The New York Times has done it again--promoting viatical and
life settlements by leaving out important information. Viatical and life
settlements are cash paid to an insured who is terminally ill or elderly and who
sells his or her life insurance policy. It can be a legitimate transaction, if
the insured owned the life insurance for many years. It is not legitimate when
someone applies for insurance with the intent of selling the policy, thereby turning
it into a wagering contract for investors.
The New York Times ignored this when, in December 2006, a front page article, "Late in Life, Finding a Bonanza in Life Insurance," promoted Stranger-Owned Life Insurance (STOLI). It was the story of a retired financial planner who acquired life insurance, a multimillion dollar death benefit, with the intent of selling the policy. No mention was made that this is illegal, and not one letter challenging the article was accepted for publication. The article reverberated throughout the nation, broadcast via The Times syndicate. No doubt it lured other seniors to engage in life insurance fraud--as portrayed through three seniors in my novel, Accidental Felon.
Jump to August 2012 and the newspaper (as well as The New York Times Magazine) promotes viatical and life settlements again, this time with the focus on a very ill man--a prognosis of "two years left to live." Similarly, in Accelerated Felon, a very ill man sells his policy shortly before death. Unlike The Times article, my character was paid nine percent of the death benefit. This is based on actual events that occur far too frequently, documented through lawsuits filed by families of a deceased who was defrauded when he sold his life insurance.
The insured man in The Times article is young, only 36 years of age. His death benefit was half a million, but due to his age premiums for the two remaining years of life could not have been astronomical. It was not illegal for him to sell a policy he had owned for years. The problem is The Times never questioned the sale. The insured was offered only $250 thousand. After the broker argued with the buying company, the bid was raised to $305 thousand.
Apparently, the broker made no effort to get bids from other companies, which could have resulted in a higher payment for the insured. Running an auction is "traditional" in this industry (if such a word could apply to a relatively new industry). Why did the broker not run an auction?
It is likely the company that bought the policy pays very high commissions to brokers as a disincentive to seek competing bids. The money paid to the broker reduces the settlement paid to the insured. This, too, is in my novel--as one of the profit-making schemes attributed to a fictional life settlements company.
The reporter who wrote the story most often writes for Popular Science and Popular Mechanics. He appears to seek unusual topics and, since he is expert in none of them, he needs people to quote. Never doubting those he was told were "experts," he inadvertently promoted a company driven out of Florida for fraud. Had he done original research, he would have discovered these facts on the internet.
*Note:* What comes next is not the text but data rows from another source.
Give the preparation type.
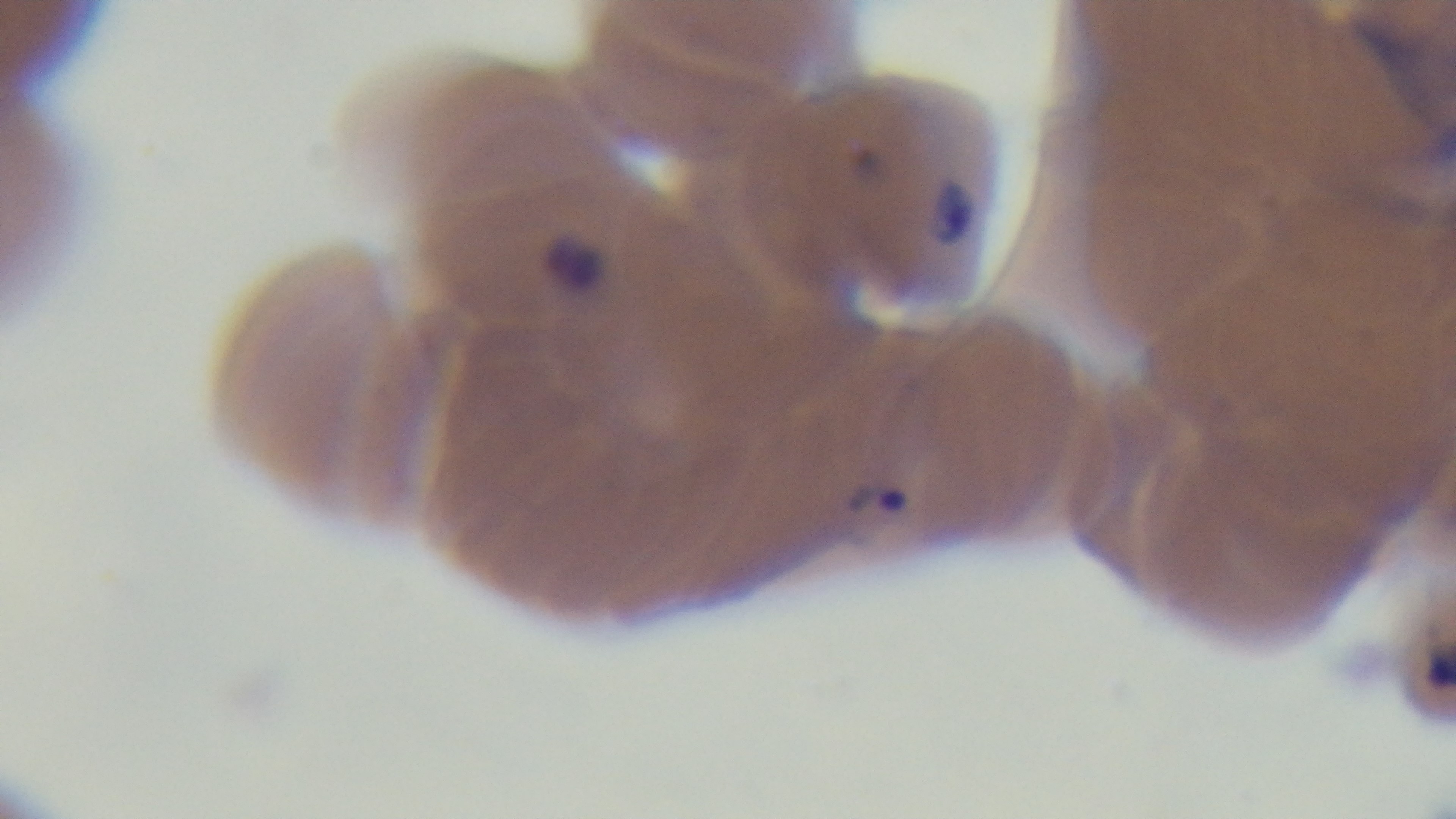
A thin smear.

Summary:
  - Field of view: single
  - Capture: mounted 4K digital camera
  - Objective: 100x oil immersion
  - Malaria status: infected
  - Stain: Giemsa
  - Modality: light microscopy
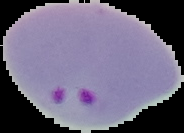

From a thin blood film. Image is 184×133 pixels. The area outside the segmented cell region is set to black. Malaria status: parasitized.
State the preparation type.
The same lack of investigative or critical thinking skills led the reporter to refer to the broker as an insurance expert. If she were, she would have known and--if she had the best interest of the dying man as a primary concern--she would have told him he could have the insurance company split his half million death benefit into two smaller policies. Then he could sell one when his life expectancy was two years, and sell the other the following year--with far more money, due to a shorter life expectancy.
If he had no other need for cash, he could have kept the second policy for his heirs. Surely he did not need $300 thousand paid in one year. There is no way a man with a two year life expectancy could spend $300 thousand dollars in one year, unless he went to Las Vegas. Which is unlikely.
The article gave a quick nod to the negatives: "settlements still strike many people as creepy." Only creepy? As to life expectancy, "the science of predicting death is imperfect and evolving," followed by encouraging information poured into the reporter's ear by--guess who? People whose affluence is derived from this industry.
Had the reporter read my nonfiction book, Viatical & Life Settlements: An Investor's Guide, his story would be less exciting but more balanced. Nor would he have written as gleefully about predicting life expectancy--after reading details in the chapter researched and written by someone who is objective, who is a known critic of the industry and a consumer advocate for its victims.
Never once in the numbers the reporter cited for the amount of death benefits the industry purchased did he include the word, "estimated." There is no proof to support the numbers. In fact, these companies frequently resell policies to each other. Are the policies counted twice, or thrice? With regulation after-the-fact (after fraud is investigated), there are no reliable figures. And, of course, the reporter did not ask for supporting documentation. The story was too juicy to litter up with facts.
Although the novel, Accidental Felon is not about the viatical and life settlements industry, it exposes many of the abuses not revealed by The Times. In the novel, a data entry clerk at a fictional life settlements company knew her employer invested in the deaths of the insureds and her pay check was the result of people dying, but she was unaware of fraud until after the FBI raided their offices. Although innocent, she is charged with being a co-conspirator. What she learns about her employer appalls her, and should serve as a warning to readers because it is based on actual facts.
The Times, by promoting illegal acquisition of life insurance, not only misleads the public but violates its own motto, "All the news that's fit to print."